* [GIVEN INSTRUCTION 1] Pull out every line of the listing that contains the string "from".

Synopsis: In German-occupied Poland during World War II, Oskar Schindler gradually becomes concerned for his Jewish workforce after witnessing their persecution by the Nazi Germans.
For more info and to watch the trailer, click here: http://www.imdb.com/title/tt0108052/
Who chose it: Brent
Why I chose it: Two reasons: 1) Leah hadn’t seen it and everyone must see this film once; 2) I had seen it, but it was in a public setting a long time ago and I wanted to watch it with fresh eyes (although some images remain burned in my mind from that original viewing)
Whoever saves one life, saves the world entire.
Full disclosure: I had seen Schindler’s List once before. It was during a school assembly, part of a short-lived program to promote civic learning. The morning featured back-to-back lectures on World War II with a viewing of the film after lunch. My second viewing brought to my attention that the version we watched in school was edited to remove the scenes with full frontal nudity.
Because depicting genocide is fine, but full frontal nudity is too far.
Silliness aside, Schindler’s List is not a film; it is living history, it is an experience. It might be one of the most important films I’ve ever seen… and I will never see it again.

* [GIVEN INSTRUCTION 2] Name every person the Schindler's List review mentions by name.

* [EXCERPTED DATA]
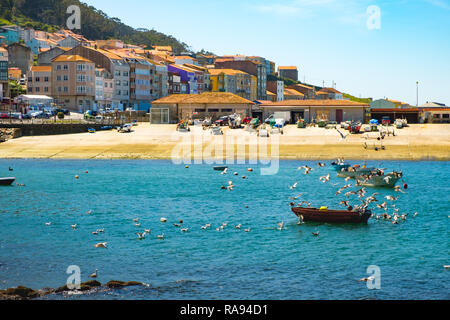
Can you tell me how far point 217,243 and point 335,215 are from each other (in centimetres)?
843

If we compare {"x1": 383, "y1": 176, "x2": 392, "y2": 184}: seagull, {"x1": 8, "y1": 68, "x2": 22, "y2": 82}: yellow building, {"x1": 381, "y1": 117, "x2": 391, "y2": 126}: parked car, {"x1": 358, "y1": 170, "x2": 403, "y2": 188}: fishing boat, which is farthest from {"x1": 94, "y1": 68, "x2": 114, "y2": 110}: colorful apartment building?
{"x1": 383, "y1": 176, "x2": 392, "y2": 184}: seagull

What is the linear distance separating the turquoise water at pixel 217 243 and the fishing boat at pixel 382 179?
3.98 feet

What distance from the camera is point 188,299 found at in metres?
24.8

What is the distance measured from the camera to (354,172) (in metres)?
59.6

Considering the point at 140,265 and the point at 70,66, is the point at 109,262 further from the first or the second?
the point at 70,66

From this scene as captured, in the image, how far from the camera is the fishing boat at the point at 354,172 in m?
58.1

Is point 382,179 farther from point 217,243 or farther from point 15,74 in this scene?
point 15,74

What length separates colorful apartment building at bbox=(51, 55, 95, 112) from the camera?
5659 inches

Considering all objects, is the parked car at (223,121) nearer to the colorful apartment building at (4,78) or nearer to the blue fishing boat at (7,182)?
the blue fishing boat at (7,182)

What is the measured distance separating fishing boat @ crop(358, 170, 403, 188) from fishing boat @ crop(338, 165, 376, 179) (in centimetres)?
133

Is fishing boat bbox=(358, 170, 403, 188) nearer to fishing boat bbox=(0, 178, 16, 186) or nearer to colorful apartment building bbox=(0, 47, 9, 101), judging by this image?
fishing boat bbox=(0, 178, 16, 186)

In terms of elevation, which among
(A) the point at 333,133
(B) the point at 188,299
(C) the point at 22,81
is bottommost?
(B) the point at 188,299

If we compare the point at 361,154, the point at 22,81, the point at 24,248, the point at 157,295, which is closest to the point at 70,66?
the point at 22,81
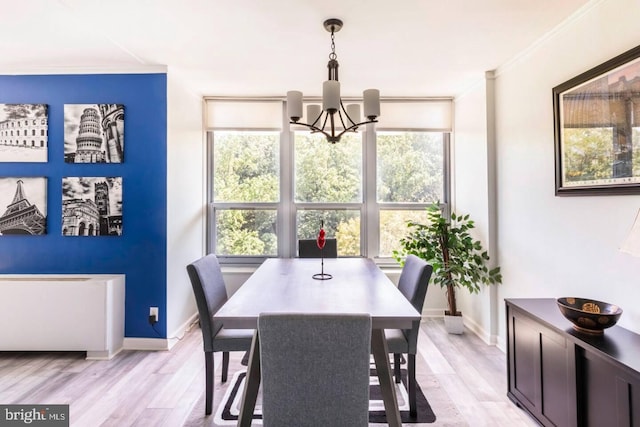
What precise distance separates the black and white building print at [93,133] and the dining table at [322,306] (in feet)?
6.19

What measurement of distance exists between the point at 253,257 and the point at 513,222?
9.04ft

--

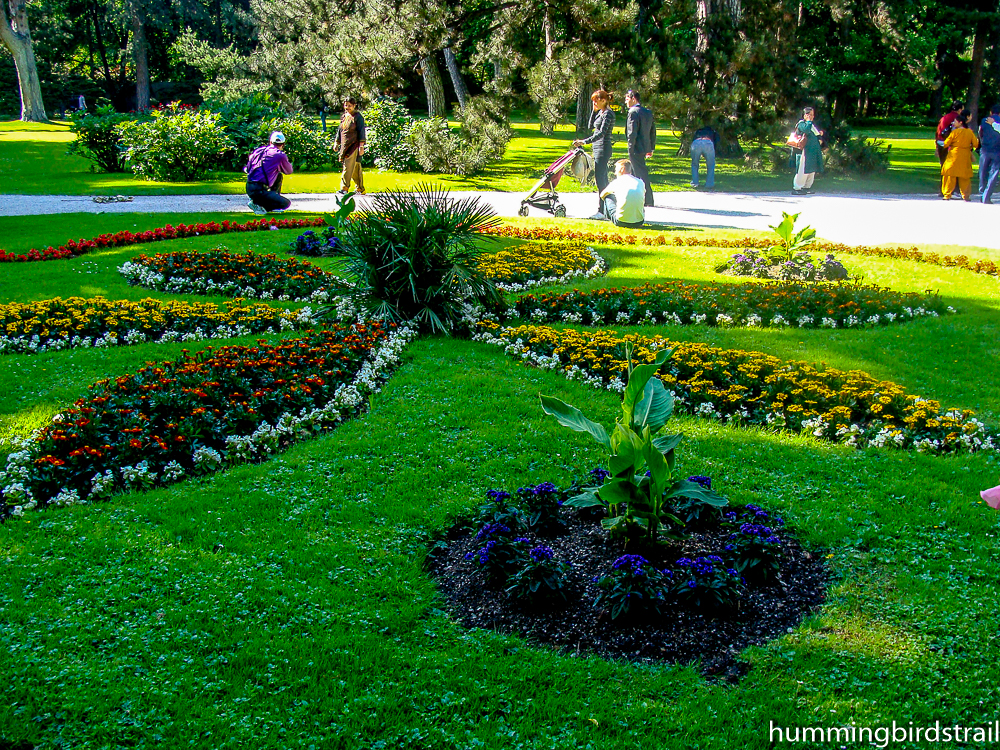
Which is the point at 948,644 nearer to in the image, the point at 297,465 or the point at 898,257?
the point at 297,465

* [FULL RESPONSE 1]
Can you tell me how far point 217,243 and point 335,215 are from each other (in centimetres)?
If we compare {"x1": 383, "y1": 176, "x2": 392, "y2": 184}: seagull, {"x1": 8, "y1": 68, "x2": 22, "y2": 82}: yellow building, {"x1": 381, "y1": 117, "x2": 391, "y2": 126}: parked car, {"x1": 358, "y1": 170, "x2": 403, "y2": 188}: fishing boat, which is farthest from {"x1": 94, "y1": 68, "x2": 114, "y2": 110}: colorful apartment building?
What distance from the camera is point 188,299 found at in metres?
What is the distance measured from the camera to (354,172) (in metres)?
Considering the point at 140,265 and the point at 70,66, is the point at 109,262 further from the first or the second?
From this scene as captured, in the image, how far from the camera is the fishing boat at the point at 354,172 in m?
Is point 382,179 farther from point 217,243 or farther from point 15,74 in this scene?
What length separates colorful apartment building at bbox=(51, 55, 95, 112) from the camera?
What is the measured distance separating fishing boat @ crop(358, 170, 403, 188) from fishing boat @ crop(338, 165, 376, 179) (in centimetres)?

* [FULL RESPONSE 2] Oskar Schindler, Brent, Leah